Today, despite the stance of certain Conservatives and their Prime Minister, MPs from across the political spectrum called for families to be reunited.

“The key word here is ‘refugee’,” insited Conservative MP Anna Soubry. “Everybody forgets what and who a refugee is; this is somebody who is fleeing a place they love—their home. They do not want to leave it, but circumstances, that we cannot even begin to imagine, mean they literally grasp the first things that come to hand and flee their home looking for a place of refuge.” The “modest” measure, she said, would show the “type of Conservatives we are all proud to call ourselves”.

However her Tory colleague Will Quince, disagreed, insisting it is unhelpful for opponents of the bill to be portrayed as “cold-hearted.”

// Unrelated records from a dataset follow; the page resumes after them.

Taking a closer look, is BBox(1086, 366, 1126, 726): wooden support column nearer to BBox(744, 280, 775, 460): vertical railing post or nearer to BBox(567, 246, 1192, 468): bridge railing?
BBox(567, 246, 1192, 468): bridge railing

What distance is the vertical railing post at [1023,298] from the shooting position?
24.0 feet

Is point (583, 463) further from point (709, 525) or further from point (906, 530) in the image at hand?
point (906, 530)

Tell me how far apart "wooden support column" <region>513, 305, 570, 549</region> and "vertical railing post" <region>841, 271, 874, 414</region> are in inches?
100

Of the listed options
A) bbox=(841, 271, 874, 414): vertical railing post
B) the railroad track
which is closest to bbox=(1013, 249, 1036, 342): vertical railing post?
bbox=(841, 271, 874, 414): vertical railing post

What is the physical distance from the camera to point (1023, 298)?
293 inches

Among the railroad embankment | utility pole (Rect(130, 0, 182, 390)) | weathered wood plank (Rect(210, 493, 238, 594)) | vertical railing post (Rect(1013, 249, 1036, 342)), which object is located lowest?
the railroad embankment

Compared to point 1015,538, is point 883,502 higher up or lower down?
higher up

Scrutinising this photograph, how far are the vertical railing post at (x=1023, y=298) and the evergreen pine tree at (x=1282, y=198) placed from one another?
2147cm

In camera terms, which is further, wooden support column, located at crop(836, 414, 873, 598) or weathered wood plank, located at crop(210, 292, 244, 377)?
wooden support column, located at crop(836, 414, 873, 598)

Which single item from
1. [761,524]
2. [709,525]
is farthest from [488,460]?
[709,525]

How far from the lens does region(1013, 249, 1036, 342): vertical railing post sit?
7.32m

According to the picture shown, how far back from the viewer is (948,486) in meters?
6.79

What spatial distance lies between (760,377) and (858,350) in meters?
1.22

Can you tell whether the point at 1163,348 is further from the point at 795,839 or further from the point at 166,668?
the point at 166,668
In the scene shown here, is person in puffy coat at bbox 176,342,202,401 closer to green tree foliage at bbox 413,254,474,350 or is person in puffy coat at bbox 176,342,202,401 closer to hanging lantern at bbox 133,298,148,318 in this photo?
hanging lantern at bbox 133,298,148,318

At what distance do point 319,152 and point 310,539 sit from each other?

Former Lib Dem leader Tim Farron said “compassion and common sense should take the place of pedantry”.

Emotive stories were detailed in today’s debate. Conservative MP Sir Peter Bottomley mentioned how he and his wife had taken in a refugee to their home, and asked Angus Macneil what sort of numbers would be affected.

“Between 800 and 1,000 at the moment,” replied the SNP MP. “It is not a huge number. I commend him for what he has done to help refugees in the past. He sees the benefits of that today in his personal life, and there are a number of similar examples of that from across the world.”

He added: “This Bill merely takes the UK into line with the rest of Europe. If I have any criticism of what I am trying to achieve, it is that my Bill is so small and unspectacular—so much so that we should have no problem in passing it. Someone would have to have a very hard heart or an empathy bypass not to want to ensure that the limited measures I ask for today become law. May I say how grateful I am for the support of people who have done well in life yet have made it their concern and business to use their position to help the least well-off in the world? Some are celebrities—actors and actresses, and pop stars—who have used their position to highlight this Bill and given their time very freely.”